■ Input records ■
****

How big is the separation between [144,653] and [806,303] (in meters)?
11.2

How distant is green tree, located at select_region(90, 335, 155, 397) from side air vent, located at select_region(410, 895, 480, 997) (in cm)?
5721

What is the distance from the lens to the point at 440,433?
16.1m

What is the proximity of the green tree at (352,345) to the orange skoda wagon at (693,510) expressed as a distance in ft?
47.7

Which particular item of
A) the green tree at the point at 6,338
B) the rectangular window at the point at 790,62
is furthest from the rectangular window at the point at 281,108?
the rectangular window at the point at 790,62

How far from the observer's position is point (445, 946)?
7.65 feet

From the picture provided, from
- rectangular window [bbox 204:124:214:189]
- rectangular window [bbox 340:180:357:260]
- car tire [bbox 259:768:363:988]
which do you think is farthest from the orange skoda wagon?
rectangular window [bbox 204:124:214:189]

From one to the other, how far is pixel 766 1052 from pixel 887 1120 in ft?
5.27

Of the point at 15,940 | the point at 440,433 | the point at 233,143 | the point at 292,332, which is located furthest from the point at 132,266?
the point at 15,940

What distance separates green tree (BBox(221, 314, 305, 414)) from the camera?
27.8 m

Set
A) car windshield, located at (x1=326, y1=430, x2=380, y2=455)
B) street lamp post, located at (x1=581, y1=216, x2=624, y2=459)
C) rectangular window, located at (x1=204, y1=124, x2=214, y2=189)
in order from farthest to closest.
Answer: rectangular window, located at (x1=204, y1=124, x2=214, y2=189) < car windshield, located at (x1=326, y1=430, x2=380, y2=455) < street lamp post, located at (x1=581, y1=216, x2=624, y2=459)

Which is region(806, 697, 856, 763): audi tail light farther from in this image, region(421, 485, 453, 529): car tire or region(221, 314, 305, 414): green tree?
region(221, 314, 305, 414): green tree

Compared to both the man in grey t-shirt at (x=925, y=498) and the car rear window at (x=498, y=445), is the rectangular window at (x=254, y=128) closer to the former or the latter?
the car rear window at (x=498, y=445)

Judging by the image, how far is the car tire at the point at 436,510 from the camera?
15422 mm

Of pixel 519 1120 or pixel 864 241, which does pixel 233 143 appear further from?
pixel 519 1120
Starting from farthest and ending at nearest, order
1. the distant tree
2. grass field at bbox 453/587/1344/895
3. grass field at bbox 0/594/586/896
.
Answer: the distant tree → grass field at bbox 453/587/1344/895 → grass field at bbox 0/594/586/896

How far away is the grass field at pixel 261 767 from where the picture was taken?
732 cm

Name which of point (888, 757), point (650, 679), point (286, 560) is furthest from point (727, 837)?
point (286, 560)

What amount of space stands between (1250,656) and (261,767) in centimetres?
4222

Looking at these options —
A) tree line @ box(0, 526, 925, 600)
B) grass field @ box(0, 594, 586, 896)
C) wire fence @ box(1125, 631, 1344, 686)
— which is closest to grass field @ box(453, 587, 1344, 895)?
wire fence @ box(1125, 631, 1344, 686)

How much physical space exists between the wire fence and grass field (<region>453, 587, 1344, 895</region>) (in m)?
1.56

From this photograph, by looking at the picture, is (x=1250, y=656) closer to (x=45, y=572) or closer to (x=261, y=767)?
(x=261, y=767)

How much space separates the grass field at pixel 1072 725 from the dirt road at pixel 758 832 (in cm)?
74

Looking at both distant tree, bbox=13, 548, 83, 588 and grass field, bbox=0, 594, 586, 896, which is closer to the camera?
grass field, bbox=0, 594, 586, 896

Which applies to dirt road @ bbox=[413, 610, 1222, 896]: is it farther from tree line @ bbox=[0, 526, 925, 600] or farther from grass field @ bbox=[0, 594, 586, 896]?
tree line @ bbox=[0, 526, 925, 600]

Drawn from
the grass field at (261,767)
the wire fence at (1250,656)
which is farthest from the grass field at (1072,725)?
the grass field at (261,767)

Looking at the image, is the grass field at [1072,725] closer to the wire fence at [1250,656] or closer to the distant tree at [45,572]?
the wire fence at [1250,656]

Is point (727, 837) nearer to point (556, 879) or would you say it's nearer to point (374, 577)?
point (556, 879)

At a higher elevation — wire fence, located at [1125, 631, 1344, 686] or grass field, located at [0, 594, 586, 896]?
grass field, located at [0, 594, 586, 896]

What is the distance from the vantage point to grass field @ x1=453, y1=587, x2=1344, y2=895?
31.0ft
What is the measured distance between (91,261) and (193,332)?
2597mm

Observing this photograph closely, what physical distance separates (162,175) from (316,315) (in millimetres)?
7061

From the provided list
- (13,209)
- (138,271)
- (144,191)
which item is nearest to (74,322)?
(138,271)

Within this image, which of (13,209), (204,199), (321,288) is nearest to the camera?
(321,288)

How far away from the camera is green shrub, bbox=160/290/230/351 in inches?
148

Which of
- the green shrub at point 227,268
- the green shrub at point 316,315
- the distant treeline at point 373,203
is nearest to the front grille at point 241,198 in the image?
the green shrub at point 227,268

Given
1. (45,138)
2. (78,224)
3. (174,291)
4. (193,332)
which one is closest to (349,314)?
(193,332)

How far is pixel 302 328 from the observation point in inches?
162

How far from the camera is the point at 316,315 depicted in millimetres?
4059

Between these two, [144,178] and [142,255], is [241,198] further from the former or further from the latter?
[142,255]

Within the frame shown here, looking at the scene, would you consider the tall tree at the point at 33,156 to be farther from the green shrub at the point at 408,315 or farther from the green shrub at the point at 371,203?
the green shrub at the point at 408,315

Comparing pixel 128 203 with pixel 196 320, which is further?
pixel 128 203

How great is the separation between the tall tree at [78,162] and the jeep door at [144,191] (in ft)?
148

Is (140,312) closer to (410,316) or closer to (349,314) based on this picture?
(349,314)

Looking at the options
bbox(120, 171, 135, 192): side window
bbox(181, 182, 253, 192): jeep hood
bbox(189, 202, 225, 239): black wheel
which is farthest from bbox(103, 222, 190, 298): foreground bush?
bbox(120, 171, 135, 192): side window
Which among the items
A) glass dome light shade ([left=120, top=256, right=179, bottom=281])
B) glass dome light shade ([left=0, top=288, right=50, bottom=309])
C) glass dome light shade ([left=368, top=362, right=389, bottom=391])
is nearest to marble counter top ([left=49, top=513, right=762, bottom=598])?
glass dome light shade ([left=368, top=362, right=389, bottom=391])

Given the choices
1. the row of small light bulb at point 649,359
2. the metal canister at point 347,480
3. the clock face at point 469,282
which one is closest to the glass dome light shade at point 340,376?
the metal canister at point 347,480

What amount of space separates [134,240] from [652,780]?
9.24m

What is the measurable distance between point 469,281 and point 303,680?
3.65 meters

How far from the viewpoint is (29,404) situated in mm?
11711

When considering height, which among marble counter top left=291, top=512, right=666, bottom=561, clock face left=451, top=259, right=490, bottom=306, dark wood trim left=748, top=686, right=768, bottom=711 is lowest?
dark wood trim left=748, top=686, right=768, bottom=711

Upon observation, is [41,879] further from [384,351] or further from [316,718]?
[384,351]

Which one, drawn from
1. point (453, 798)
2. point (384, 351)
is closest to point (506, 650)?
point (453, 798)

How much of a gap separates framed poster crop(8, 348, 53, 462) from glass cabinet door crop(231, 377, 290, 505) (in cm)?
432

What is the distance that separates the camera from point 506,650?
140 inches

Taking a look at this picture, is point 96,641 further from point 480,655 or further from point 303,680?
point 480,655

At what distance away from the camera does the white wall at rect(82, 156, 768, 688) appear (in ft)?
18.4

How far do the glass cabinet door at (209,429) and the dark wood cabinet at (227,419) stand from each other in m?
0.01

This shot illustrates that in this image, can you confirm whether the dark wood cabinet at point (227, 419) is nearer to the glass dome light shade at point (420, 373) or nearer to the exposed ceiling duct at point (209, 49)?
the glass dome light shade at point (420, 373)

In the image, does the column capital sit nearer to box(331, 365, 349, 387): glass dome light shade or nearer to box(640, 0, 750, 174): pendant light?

****

■ What you should do ■
Repeat every entry word for word.

■ Result below ■
How big is the separation between [144,653] and [806,303] (in meters)?
11.2

How distant is green tree, located at select_region(90, 335, 155, 397) from side air vent, located at select_region(410, 895, 480, 997) (in cm)?
5721

What is the distance from the lens to the point at 440,433?
16.1m

What is the proximity of the green tree at (352,345) to the orange skoda wagon at (693,510) expressed as a distance in ft?
47.7

Which particular item of
A) the green tree at the point at 6,338
B) the rectangular window at the point at 790,62
is furthest from the rectangular window at the point at 281,108?
the rectangular window at the point at 790,62

How far from the observer's position is point (445, 946)?
7.65 feet

From the picture provided, from
- rectangular window [bbox 204:124:214:189]
- rectangular window [bbox 340:180:357:260]
- car tire [bbox 259:768:363:988]
which do you think is farthest from the orange skoda wagon?
rectangular window [bbox 204:124:214:189]

From one to the other, how far is pixel 766 1052 from pixel 887 1120 in ft?
5.27

Of the point at 15,940 | the point at 440,433 | the point at 233,143 | the point at 292,332, which is located furthest from the point at 132,266?
the point at 15,940

What distance separates green tree (BBox(221, 314, 305, 414)) from the camera?
27.8 m

Set
A) car windshield, located at (x1=326, y1=430, x2=380, y2=455)
B) street lamp post, located at (x1=581, y1=216, x2=624, y2=459)
C) rectangular window, located at (x1=204, y1=124, x2=214, y2=189)
in order from farthest to closest.
Answer: rectangular window, located at (x1=204, y1=124, x2=214, y2=189) < car windshield, located at (x1=326, y1=430, x2=380, y2=455) < street lamp post, located at (x1=581, y1=216, x2=624, y2=459)

Which is region(806, 697, 856, 763): audi tail light farther from in this image, region(421, 485, 453, 529): car tire or region(221, 314, 305, 414): green tree?
region(221, 314, 305, 414): green tree

Compared to both the man in grey t-shirt at (x=925, y=498) and the car rear window at (x=498, y=445), is the rectangular window at (x=254, y=128) closer to the former or the latter?
the car rear window at (x=498, y=445)

Judging by the image, how far is the car tire at the point at 436,510 from the camera?
15422 mm

Of pixel 519 1120 or pixel 864 241, which does pixel 233 143 appear further from?
pixel 519 1120
Starting from farthest and ending at nearest, order
1. the distant tree
2. grass field at bbox 453/587/1344/895
3. grass field at bbox 0/594/586/896
.
Answer: the distant tree → grass field at bbox 453/587/1344/895 → grass field at bbox 0/594/586/896

How far away is the grass field at pixel 261 767 from where the picture was taken?
732 cm

Name which of point (888, 757), point (650, 679), point (286, 560) is furthest from point (727, 837)?
point (286, 560)

What amount of space stands between (1250,656) and (261,767) in centimetres?
4222

Looking at these options —
A) tree line @ box(0, 526, 925, 600)
B) grass field @ box(0, 594, 586, 896)
C) wire fence @ box(1125, 631, 1344, 686)
— which is closest to grass field @ box(453, 587, 1344, 895)?
wire fence @ box(1125, 631, 1344, 686)

How much physical space exists between the wire fence and grass field (<region>453, 587, 1344, 895</region>) (in m)?
1.56

From this photograph, by looking at the picture, is (x=1250, y=656) closer to (x=45, y=572) or closer to (x=261, y=767)?
(x=261, y=767)

How much space separates the grass field at pixel 1072 725 from the dirt road at pixel 758 832 (in cm)?
74

Looking at both distant tree, bbox=13, 548, 83, 588 and grass field, bbox=0, 594, 586, 896, which is closer to the camera?
grass field, bbox=0, 594, 586, 896

Which applies to dirt road @ bbox=[413, 610, 1222, 896]: is it farther from tree line @ bbox=[0, 526, 925, 600] or farther from grass field @ bbox=[0, 594, 586, 896]?
tree line @ bbox=[0, 526, 925, 600]

Drawn from
the grass field at (261,767)
the wire fence at (1250,656)
which is farthest from the grass field at (1072,725)?
the grass field at (261,767)

Looking at the image, is the grass field at [1072,725] closer to the wire fence at [1250,656] or closer to the distant tree at [45,572]?
the wire fence at [1250,656]

Is point (727, 837) nearer to point (556, 879) or would you say it's nearer to point (374, 577)?
point (556, 879)

At a higher elevation — wire fence, located at [1125, 631, 1344, 686] or grass field, located at [0, 594, 586, 896]?
grass field, located at [0, 594, 586, 896]

What is the distance from the vantage point to grass field @ x1=453, y1=587, x2=1344, y2=895?
31.0ft
What is the measured distance between (91,261) and (193,332)?
2597mm

Observing this photograph closely, what physical distance separates (162,175) from (316,315) (in millimetres)?
7061

From the provided list
- (13,209)
- (138,271)
- (144,191)
which item is nearest to (74,322)?
(138,271)

Within this image, which of (13,209), (204,199), (321,288) is nearest to the camera?
(321,288)

How far away from the camera is green shrub, bbox=160/290/230/351 in inches?
148

Which of
- the green shrub at point 227,268
- the green shrub at point 316,315
- the distant treeline at point 373,203
is nearest to the front grille at point 241,198 in the image?
the green shrub at point 227,268

Given
1. (45,138)
2. (78,224)
3. (174,291)
4. (193,332)
which one is closest to (349,314)?
(193,332)

How far is pixel 302 328 from the observation point in inches?
162

How far from the camera is the point at 316,315 depicted in millimetres?
4059

Between these two, [144,178] and [142,255], is [241,198] further from the former or further from the latter?
[142,255]

Within the frame shown here, looking at the scene, would you consider the tall tree at the point at 33,156 to be farther from the green shrub at the point at 408,315 or farther from the green shrub at the point at 371,203?
the green shrub at the point at 408,315

Comparing pixel 128 203 with pixel 196 320, which is further?
pixel 128 203

How great is the separation between the tall tree at [78,162] and the jeep door at [144,191] (in ft)?
148

Is (140,312) closer to (410,316) or closer to (349,314) based on this picture?
(349,314)

Looking at the options
bbox(120, 171, 135, 192): side window
bbox(181, 182, 253, 192): jeep hood
bbox(189, 202, 225, 239): black wheel
which is farthest from bbox(103, 222, 190, 298): foreground bush?
bbox(120, 171, 135, 192): side window
Which among the items
A) glass dome light shade ([left=120, top=256, right=179, bottom=281])
B) glass dome light shade ([left=0, top=288, right=50, bottom=309])
C) glass dome light shade ([left=368, top=362, right=389, bottom=391])
is nearest to marble counter top ([left=49, top=513, right=762, bottom=598])?
glass dome light shade ([left=368, top=362, right=389, bottom=391])

Given the choices
1. the row of small light bulb at point 649,359
2. the metal canister at point 347,480
3. the clock face at point 469,282
which one is closest to the glass dome light shade at point 340,376?
the metal canister at point 347,480

What amount of space separates [134,240] from [652,780]?
9.24m

What is the measurable distance between point 469,281 and point 303,680?
3.65 meters

How far from the viewpoint is (29,404) situated in mm?
11711

When considering height, which among marble counter top left=291, top=512, right=666, bottom=561, clock face left=451, top=259, right=490, bottom=306, dark wood trim left=748, top=686, right=768, bottom=711 is lowest?
dark wood trim left=748, top=686, right=768, bottom=711

Upon observation, is [41,879] further from [384,351] or further from [316,718]?
[384,351]

Which one, drawn from
1. point (453, 798)
2. point (384, 351)
is closest to point (506, 650)?
point (453, 798)

How much of a gap separates framed poster crop(8, 348, 53, 462) from glass cabinet door crop(231, 377, 290, 505) (in cm)?
432

What is the distance that separates the camera from point 506,650?
140 inches

Taking a look at this picture, is point 96,641 further from point 480,655 or further from point 303,680?
point 480,655

At what distance away from the camera does the white wall at rect(82, 156, 768, 688) appear (in ft)?
18.4

How far do the glass cabinet door at (209,429) and the dark wood cabinet at (227,419) stand from each other in m?
0.01

This shot illustrates that in this image, can you confirm whether the dark wood cabinet at point (227, 419) is nearer to the glass dome light shade at point (420, 373) or nearer to the exposed ceiling duct at point (209, 49)?
the glass dome light shade at point (420, 373)

In the image, does the column capital sit nearer to box(331, 365, 349, 387): glass dome light shade or nearer to box(640, 0, 750, 174): pendant light?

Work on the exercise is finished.